DALLAS—Engineers at the University of Texas at Dallas have harnessed artificial intelligence technology to teach robots how to recognize objects. The new system allows a robot to push items multiple times until a sequence of images are collected, which in turn enables the system to segment all the objects in the sequence until the robot recognizes the objects. Previous approaches have relied on a single push or grasp by the robot to “learn” the object.
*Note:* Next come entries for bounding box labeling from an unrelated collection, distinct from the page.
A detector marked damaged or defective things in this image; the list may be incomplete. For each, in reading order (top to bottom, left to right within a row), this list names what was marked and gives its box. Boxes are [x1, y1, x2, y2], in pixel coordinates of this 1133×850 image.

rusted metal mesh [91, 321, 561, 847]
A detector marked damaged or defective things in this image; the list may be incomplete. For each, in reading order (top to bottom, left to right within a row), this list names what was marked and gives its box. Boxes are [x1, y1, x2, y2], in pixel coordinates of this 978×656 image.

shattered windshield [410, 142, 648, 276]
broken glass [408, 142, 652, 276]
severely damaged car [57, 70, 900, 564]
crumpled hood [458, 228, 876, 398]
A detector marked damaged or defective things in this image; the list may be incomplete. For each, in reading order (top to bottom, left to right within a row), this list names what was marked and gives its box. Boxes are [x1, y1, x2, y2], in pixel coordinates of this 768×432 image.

The technology is designed to help robots detect a wide variety of everyday objects and to identify similar versions of items, such as ketchup and water bottles, that come in multiple brands, shapes and sizes.
“After pushing the object, the robot learns to recognize it,” says Yu Xiang, Ph.D., assistant professor of computer science and director of the Intelligent Robotics and Vision Lab at UT Dallas. “With that data, we train the AI model so the next time the robot sees the object, it does not need to push it again. By the second time it sees the object, it will just pick it up.”
The robot pushes each item 15 to 20 times. Multiple pushes enable the machine to take more photos with its RGB-D camera, which includes a depth sensor, to learn about each item in more detail. This reduces the potential for mistakes.
“To the best of our knowledge, this is the first system that leverages long-term robot interaction for object segmentation,” claims Xiang. “[Our next step] is to improve other functions, including planning and control, which could enable tasks such as sorting recycled materials.”